• [Data lines]
>> BEGIN

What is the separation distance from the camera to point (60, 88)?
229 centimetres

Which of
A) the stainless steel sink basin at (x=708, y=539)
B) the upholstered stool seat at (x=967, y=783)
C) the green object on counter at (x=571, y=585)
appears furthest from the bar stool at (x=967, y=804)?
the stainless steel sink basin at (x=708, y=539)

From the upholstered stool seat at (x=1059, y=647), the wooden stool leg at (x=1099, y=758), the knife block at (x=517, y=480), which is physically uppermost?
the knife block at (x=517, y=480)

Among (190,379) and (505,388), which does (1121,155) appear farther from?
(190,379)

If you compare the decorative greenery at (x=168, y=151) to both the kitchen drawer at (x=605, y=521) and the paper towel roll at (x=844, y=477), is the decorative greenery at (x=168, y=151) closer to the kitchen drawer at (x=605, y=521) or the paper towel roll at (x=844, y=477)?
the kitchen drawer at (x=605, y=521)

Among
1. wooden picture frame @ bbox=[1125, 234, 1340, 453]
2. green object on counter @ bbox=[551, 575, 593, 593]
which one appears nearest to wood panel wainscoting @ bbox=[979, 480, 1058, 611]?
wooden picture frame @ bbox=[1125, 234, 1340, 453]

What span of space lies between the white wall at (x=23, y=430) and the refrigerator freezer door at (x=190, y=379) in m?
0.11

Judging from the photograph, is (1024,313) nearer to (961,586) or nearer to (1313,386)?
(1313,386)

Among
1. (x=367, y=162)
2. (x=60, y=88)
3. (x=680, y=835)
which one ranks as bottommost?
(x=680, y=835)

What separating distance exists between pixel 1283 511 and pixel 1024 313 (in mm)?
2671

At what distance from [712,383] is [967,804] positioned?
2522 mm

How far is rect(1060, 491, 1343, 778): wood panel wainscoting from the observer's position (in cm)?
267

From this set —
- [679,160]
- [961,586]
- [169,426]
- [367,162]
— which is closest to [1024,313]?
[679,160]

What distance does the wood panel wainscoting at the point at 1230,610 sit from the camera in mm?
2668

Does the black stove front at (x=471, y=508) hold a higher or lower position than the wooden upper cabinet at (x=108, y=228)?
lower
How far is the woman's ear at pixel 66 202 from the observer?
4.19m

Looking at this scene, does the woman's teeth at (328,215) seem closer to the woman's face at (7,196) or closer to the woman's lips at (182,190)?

>> END

• [Given exercise]
Reproduce all the items above, switching every "wood panel wainscoting" to "wooden wall paneling" and leaving the rest untouched.

• [Full output]
What is the separation distance from the camera to point (60, 88)?
229 centimetres

Which of
A) the stainless steel sink basin at (x=708, y=539)
B) the upholstered stool seat at (x=967, y=783)
C) the green object on counter at (x=571, y=585)
appears furthest from the bar stool at (x=967, y=804)?
the stainless steel sink basin at (x=708, y=539)

From the upholstered stool seat at (x=1059, y=647), the wooden stool leg at (x=1099, y=758), the knife block at (x=517, y=480), which is physically uppermost?
the knife block at (x=517, y=480)

Among (190,379) and (505,388), which does (1121,155) appear farther from?
(190,379)

If you compare the decorative greenery at (x=168, y=151) to both the kitchen drawer at (x=605, y=521) and the paper towel roll at (x=844, y=477), is the decorative greenery at (x=168, y=151) closer to the kitchen drawer at (x=605, y=521) or the paper towel roll at (x=844, y=477)?
the kitchen drawer at (x=605, y=521)

Among
1. wooden picture frame @ bbox=[1125, 234, 1340, 453]
2. green object on counter @ bbox=[551, 575, 593, 593]
which one appears nearest to wooden wall paneling @ bbox=[979, 480, 1058, 611]?
wooden picture frame @ bbox=[1125, 234, 1340, 453]

What span of space lies between the white wall at (x=23, y=430) and the refrigerator freezer door at (x=190, y=379) in m?
0.11

Judging from the photograph, is (1024,313) nearer to (961,586) or nearer to (1313,386)?
(1313,386)

Among
1. (x=367, y=162)
2. (x=60, y=88)
3. (x=680, y=835)
which one ranks as bottommost?
(x=680, y=835)

What separating distance exists between pixel 1283 511 and pixel 1024 313 (in mm)?
2671

At what distance from [712,383] is [967,804] positioned?
2522 mm

How far is rect(1060, 491, 1343, 778): wooden wall paneling from the observer's position (in cm)?
267

From this set —
- [679,160]
- [961,586]
- [169,426]
- [367,162]
— which is closest to [1024,313]?
[679,160]

What distance does the wooden wall paneling at the point at 1230,610 sit from the camera in mm?
2668

Does the black stove front at (x=471, y=508) hold a higher or lower position than the wooden upper cabinet at (x=108, y=228)?
lower
How far is the woman's ear at pixel 66 202 from the observer?
4.19m

Looking at this scene, does the woman's teeth at (328,215) seem closer to the woman's face at (7,196) or closer to the woman's lips at (182,190)?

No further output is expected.